───── SOURCE RECORDS

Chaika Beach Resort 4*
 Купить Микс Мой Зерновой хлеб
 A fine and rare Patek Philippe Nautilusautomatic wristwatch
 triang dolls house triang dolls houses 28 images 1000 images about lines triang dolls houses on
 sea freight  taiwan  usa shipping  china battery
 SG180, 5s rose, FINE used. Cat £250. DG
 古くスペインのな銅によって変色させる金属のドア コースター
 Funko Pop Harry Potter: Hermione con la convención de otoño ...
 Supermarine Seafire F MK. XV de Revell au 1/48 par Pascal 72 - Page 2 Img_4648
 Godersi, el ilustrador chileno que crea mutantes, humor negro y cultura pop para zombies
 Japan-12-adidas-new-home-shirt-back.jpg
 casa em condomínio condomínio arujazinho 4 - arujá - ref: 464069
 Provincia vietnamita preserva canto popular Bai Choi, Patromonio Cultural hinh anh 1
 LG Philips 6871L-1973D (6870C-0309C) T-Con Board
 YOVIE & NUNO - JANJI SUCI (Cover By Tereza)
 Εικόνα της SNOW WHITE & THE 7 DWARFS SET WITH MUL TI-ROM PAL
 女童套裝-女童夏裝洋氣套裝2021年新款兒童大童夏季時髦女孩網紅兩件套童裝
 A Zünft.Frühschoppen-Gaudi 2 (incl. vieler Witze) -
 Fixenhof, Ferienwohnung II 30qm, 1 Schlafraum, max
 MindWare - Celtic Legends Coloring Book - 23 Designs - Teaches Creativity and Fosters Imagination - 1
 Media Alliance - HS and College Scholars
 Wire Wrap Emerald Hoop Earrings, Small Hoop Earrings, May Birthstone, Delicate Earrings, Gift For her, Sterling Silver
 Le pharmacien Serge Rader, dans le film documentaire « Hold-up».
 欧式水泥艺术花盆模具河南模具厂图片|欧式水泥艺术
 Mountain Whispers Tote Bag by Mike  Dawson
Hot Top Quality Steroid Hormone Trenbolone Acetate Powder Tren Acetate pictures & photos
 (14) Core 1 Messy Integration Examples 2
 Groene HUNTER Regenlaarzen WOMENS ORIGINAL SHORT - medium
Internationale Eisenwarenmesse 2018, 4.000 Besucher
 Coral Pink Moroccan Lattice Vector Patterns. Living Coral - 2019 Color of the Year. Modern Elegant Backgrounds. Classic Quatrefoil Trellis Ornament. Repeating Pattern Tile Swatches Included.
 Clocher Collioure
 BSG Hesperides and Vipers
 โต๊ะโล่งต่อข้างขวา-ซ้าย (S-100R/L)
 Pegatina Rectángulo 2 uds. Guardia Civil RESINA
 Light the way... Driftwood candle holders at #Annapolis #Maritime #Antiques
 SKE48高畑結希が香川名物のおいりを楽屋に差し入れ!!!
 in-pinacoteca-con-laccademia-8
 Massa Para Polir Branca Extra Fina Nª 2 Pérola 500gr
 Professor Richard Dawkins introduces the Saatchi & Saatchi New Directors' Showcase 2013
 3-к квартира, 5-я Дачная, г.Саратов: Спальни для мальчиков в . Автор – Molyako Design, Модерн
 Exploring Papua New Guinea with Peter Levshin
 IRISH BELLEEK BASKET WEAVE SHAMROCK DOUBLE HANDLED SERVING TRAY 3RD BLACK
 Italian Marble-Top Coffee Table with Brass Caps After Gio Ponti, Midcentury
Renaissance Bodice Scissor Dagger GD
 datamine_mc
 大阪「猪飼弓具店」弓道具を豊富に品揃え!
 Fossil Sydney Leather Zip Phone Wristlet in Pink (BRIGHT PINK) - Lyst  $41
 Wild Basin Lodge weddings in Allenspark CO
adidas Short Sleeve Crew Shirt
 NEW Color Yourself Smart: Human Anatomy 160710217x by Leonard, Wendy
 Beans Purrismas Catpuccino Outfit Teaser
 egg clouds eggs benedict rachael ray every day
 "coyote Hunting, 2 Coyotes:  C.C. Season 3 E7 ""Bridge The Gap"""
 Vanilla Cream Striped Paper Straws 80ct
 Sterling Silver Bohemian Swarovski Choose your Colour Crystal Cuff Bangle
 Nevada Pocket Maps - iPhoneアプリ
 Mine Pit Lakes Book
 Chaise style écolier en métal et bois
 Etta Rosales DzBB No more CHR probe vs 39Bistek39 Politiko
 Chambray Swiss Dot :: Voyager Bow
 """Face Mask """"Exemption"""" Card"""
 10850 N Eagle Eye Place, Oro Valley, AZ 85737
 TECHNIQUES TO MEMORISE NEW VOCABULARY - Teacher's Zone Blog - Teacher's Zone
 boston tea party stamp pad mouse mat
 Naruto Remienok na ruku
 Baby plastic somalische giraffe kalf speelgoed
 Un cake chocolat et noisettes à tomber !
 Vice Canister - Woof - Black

──────────

| TASK GOAL |
If a line in the data above includes the string "Book", copy it.

| SOLUTION TO THE EXERCISE |
 MindWare - Celtic Legends Coloring Book - 23 Designs - Teaches Creativity and Fosters Imagination - 1
 Mine Pit Lakes Book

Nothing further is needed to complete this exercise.